EXTRACTED RECORDS:

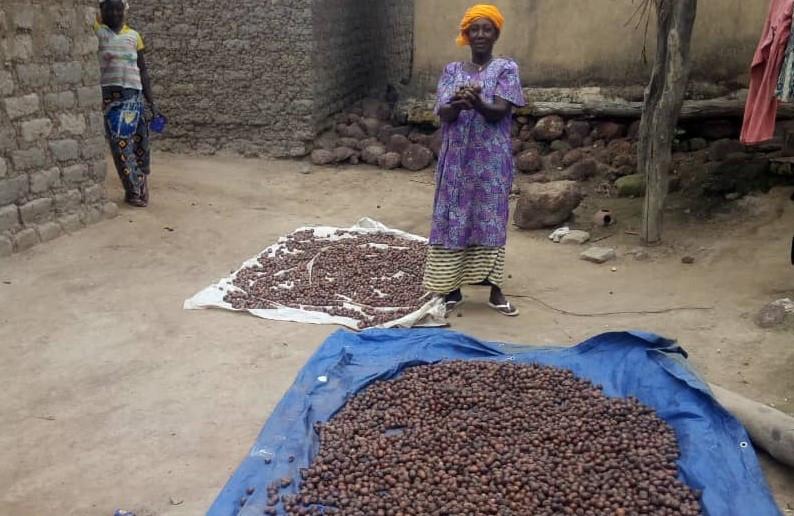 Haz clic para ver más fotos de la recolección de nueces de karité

---

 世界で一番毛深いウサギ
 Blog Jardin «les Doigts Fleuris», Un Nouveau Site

* * *

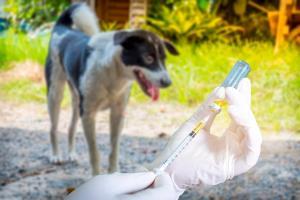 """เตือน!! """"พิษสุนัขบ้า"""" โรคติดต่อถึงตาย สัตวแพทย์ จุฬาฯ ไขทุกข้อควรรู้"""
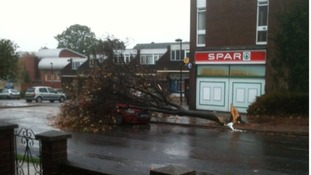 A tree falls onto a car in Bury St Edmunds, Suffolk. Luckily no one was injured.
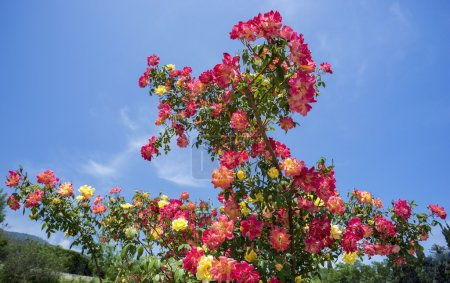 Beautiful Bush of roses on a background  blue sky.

TASK ITEM: Above are records with pictures. Reproduce exactly only the lines from the line with "โรคติดต่อถึงตาย สัตวแพทย์ จุฬาฯ" through the line with "Beautiful Bush of", both ends included, and leave the pictures out.

TASK OUTPUT:
 """เตือน!! """"พิษสุนัขบ้า"""" โรคติดต่อถึงตาย สัตวแพทย์ จุฬาฯ ไขทุกข้อควรรู้"""
 A tree falls onto a car in Bury St Edmunds, Suffolk. Luckily no one was injured.
 Beautiful Bush of roses on a background  blue sky.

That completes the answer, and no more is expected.